Thanks Rohith Sharma K S, Jian He for the review and comments!
1. Should private boolean isTransitingToActive = false; is volatile?
Yes, it needs be volatile. I'll update it.
2. Since none of the refreshXXX methods are synchronized, patch introduces a concurrency issue. If there is an explicit admin call for refreshing at the time of transitionToActive, then checkRMStatus will be executed for other admin calls. Until RM transition-to-active completely, explicit admin commands should not allowed to refresh. I think, we should incorporate similar to refreshAdminAcl method.
How about adding synchronized to each refresh functions? It avoids adding more logic. When admin command comes, we could just call corresponding refresh functions. I think it does not matter to call refresh function many times.
3. I think flag checkRMHAState can be passed to method checkRMStatus.
I was thinking it. If adding checkRMHAState to checkRMStatus, we need add this parameter(checkRMHAState) to all refresh functions too(which is similar to refreshAdminAcl), there are a lot of places that call refresh functions. It might be better to just add a check before checkRMStatus?
I think if you can simulate test for generally instead of specific to fair scheduler, this test can be moved to class TestRMHA. There is already test TestRMHA#testTransitionedToActiveRefreshFail, probable the same test can be changed?
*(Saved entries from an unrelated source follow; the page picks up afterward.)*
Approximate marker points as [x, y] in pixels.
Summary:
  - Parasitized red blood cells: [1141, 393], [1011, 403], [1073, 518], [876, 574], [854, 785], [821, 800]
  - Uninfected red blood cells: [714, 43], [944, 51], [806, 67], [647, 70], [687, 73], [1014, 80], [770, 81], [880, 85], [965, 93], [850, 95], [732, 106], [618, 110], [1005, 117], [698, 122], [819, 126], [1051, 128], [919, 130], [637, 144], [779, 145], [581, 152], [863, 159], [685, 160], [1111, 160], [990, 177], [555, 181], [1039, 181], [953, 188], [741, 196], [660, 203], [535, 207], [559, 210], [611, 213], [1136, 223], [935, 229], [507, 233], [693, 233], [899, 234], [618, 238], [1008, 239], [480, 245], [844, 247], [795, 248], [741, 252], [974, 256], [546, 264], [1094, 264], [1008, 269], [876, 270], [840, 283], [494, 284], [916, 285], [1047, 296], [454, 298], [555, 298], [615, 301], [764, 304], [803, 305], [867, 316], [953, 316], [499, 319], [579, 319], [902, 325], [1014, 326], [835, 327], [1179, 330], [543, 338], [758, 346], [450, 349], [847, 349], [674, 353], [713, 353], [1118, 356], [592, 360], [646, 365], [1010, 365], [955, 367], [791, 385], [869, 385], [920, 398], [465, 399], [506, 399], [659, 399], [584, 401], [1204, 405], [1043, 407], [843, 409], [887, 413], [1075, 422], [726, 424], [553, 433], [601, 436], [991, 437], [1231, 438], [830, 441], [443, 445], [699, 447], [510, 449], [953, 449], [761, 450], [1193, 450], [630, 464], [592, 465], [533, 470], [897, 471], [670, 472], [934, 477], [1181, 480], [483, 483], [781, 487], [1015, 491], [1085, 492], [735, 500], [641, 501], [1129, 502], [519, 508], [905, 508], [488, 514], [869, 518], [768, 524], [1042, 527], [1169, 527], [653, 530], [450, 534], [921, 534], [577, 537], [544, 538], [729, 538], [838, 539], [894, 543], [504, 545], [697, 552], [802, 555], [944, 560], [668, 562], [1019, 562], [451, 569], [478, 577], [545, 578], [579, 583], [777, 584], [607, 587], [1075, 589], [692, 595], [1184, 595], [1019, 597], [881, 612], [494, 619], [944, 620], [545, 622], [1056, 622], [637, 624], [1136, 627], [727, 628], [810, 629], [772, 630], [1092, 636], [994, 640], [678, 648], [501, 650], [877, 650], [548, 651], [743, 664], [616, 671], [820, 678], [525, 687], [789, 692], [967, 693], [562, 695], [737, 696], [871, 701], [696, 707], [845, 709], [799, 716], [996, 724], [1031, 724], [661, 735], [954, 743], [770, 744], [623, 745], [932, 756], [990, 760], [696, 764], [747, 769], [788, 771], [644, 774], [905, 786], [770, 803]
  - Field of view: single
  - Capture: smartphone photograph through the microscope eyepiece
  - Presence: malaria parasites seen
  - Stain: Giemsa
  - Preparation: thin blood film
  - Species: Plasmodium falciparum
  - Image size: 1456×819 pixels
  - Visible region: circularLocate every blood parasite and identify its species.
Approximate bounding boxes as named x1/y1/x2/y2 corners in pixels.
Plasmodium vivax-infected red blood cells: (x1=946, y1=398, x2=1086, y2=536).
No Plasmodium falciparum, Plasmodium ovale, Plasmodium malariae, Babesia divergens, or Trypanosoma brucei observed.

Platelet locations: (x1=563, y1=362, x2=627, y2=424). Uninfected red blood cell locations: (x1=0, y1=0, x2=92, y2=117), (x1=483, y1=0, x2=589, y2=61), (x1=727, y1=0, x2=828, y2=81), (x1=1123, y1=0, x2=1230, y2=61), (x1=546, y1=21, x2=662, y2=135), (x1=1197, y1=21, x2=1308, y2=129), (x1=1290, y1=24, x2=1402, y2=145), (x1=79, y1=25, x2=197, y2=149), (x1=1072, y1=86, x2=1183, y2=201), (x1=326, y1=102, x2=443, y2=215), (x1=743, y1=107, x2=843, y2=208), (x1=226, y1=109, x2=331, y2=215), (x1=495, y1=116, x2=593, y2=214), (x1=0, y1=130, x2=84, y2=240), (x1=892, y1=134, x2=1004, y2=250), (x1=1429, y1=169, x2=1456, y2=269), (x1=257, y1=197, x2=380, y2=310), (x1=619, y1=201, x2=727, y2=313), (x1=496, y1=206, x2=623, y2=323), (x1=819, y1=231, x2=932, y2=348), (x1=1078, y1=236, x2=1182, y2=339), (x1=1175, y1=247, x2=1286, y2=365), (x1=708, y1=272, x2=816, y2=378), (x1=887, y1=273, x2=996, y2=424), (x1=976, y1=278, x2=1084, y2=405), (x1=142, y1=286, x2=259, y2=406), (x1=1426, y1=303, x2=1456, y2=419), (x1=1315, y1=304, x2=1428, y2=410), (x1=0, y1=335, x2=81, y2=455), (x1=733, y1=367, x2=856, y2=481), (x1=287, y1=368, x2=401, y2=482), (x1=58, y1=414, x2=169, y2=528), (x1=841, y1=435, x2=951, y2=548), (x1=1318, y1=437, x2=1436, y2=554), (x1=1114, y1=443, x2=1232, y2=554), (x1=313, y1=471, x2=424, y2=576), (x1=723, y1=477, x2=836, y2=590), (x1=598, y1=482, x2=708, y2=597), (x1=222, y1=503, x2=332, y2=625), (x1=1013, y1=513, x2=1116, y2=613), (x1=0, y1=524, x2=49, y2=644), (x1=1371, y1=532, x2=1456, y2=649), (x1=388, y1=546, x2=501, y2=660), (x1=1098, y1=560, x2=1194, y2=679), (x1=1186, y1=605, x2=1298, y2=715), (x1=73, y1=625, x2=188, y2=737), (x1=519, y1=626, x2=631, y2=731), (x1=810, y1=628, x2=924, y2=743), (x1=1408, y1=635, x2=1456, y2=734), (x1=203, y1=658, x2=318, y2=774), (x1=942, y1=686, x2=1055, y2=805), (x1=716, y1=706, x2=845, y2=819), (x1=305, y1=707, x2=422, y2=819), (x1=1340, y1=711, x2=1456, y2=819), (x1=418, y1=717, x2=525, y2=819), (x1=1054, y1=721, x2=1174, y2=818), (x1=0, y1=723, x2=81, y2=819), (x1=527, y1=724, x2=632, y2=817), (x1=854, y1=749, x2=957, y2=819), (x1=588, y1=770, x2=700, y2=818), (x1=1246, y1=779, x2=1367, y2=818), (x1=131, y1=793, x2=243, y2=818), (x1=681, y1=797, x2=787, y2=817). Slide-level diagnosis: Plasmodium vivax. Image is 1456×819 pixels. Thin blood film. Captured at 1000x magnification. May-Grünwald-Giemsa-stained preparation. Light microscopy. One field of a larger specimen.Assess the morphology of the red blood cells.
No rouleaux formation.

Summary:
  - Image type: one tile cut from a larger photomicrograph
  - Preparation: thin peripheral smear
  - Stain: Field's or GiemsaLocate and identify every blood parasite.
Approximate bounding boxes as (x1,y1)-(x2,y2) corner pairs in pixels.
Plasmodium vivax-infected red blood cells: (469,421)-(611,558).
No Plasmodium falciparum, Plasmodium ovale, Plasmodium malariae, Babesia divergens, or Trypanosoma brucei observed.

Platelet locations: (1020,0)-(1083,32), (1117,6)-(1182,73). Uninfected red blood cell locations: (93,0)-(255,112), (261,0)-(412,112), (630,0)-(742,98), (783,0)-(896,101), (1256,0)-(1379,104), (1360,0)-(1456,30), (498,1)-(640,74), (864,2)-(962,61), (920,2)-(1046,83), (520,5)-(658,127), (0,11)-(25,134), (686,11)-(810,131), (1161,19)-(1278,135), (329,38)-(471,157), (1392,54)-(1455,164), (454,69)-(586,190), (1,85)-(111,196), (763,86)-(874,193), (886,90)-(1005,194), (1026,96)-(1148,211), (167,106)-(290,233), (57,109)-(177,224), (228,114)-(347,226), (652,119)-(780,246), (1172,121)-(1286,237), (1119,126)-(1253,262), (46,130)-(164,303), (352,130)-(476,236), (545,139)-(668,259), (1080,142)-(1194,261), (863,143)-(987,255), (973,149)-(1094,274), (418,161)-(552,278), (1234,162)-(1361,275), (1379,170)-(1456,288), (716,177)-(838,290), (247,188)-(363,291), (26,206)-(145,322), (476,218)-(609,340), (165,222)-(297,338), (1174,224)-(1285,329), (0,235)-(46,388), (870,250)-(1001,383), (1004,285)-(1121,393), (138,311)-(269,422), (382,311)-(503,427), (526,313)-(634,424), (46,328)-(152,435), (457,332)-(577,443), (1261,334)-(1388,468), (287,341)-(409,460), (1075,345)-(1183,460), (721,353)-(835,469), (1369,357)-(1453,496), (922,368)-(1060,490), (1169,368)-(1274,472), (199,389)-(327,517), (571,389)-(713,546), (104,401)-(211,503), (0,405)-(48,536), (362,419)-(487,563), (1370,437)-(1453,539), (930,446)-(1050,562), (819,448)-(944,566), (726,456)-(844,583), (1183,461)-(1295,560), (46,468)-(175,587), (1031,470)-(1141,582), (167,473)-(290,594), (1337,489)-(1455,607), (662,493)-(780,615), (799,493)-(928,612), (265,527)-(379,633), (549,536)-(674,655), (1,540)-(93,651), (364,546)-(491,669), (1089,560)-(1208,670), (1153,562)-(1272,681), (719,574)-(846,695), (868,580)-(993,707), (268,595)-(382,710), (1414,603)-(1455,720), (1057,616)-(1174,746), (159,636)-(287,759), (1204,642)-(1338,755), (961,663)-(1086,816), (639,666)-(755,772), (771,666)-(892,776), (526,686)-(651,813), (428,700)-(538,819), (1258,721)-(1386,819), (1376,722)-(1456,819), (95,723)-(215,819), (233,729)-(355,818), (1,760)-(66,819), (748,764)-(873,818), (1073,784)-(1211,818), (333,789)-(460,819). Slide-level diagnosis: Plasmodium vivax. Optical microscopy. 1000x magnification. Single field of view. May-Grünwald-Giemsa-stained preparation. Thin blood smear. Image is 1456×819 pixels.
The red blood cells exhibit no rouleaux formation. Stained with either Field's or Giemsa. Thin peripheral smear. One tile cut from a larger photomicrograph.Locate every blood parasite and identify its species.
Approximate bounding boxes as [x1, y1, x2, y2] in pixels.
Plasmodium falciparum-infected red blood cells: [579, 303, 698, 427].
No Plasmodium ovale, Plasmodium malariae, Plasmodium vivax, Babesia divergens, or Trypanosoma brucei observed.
Thanks. I'll update the test case.
Instead of reusing the existing refreshAll method, I checked each refresh method, it should be cleaner to just create a new method which includes all necessary reconfig steps. This also avoids unnecessary audit logs, acl checks.
Yes, it will be more clear to add a new method to include all reconfig steps. My doubt is that there will be two places that do similar reconfig things(the one is in refresh functions, the other is in the new added method). Then we need to modify both places if there is some change for one of them. I will try to refactor those refresh functions.